As I previously mentioned, I do feel that we shouldn’t judge someone for the way they dress. However, I also do feel that the way you dress is also an expression for how you feel about yourself. This means, if a person wears jandals, sweats and a jersey all the time, they might not be taken quite as seriously as a person wearing a tailored dress and flats. When we are presented as clean and tidy, we are more likely to be treated with respect, because it shows self care to oneself. Although, when I watched The Pursuit of happyness a few years ago, there is a scene here that shows that ones true character, attitude and ability is through who they are, not their clothes.

It’s good to look at both sides to gain perspective, because on one hand what we wear is important in presenting ourselves. On the other hand, we should be judged by our character and abilities, and not the way we look. We have power in choosing how to present ourselves to the world, through this silent language of fashion. The Huffington Post article says “Your style and the clothes you choose reflect and affect your mood, health, and overall confidence.” I think fashion can be empowering, when we fully embrace our personal style. It creates a natural confidence in knowing who we are.

This is why I don’t tend to wear bright colours or patterned and printed clothing, as most of them don’t tend to reflect my personality or how I feel about myself. I feel most myself when I wear black, navy, grey, brown, dark colours or denim. Black clothing takes up 90% of my wardrobe, because I feel that I suit it the most. It makes me feel clean cut, stylish and effortless. The colour psychology in what we wear can really make a difference in how we feel about ourselves, and how others will feel. I find wearing dark colours makes me feel organised, chic and well groomed.

I remember talking to a coworker, and he said he literally judges books by its cover, and I said to be honest, so do I. I may be more attracted to covers that have an artwork that I like, the colours that they use or a photograph that really speaks to me. We were talking about book covers, but it made me think about how what we wear is similar to the way we look at book covers. We may judge in that split second, what the content may be, in terms of what someone might be like.

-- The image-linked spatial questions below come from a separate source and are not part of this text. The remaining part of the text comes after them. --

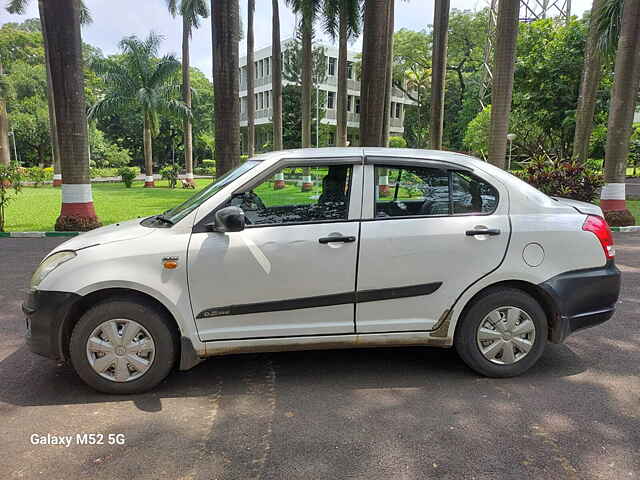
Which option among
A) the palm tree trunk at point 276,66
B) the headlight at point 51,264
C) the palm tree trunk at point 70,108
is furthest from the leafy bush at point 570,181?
the palm tree trunk at point 276,66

First impressions are important when it comes to how we dress, and after that it’s really getting to know someone for who they are.

Think of when you went on your first date, your first interview and your first dance. You probably made effort in grooming yourself a certain way, to present yourself for the occasion. In the video above, it talks about how dressing well is not only a sign of respect for yourself, but also for those around you. I do agree, and I also truly believe that dressing well can affect our emotional well being. I remember when I was freelancing, I would still get dressed in the morning as if I was going to an office. It made my mindset more focused on working, rather than staying in my pajamas.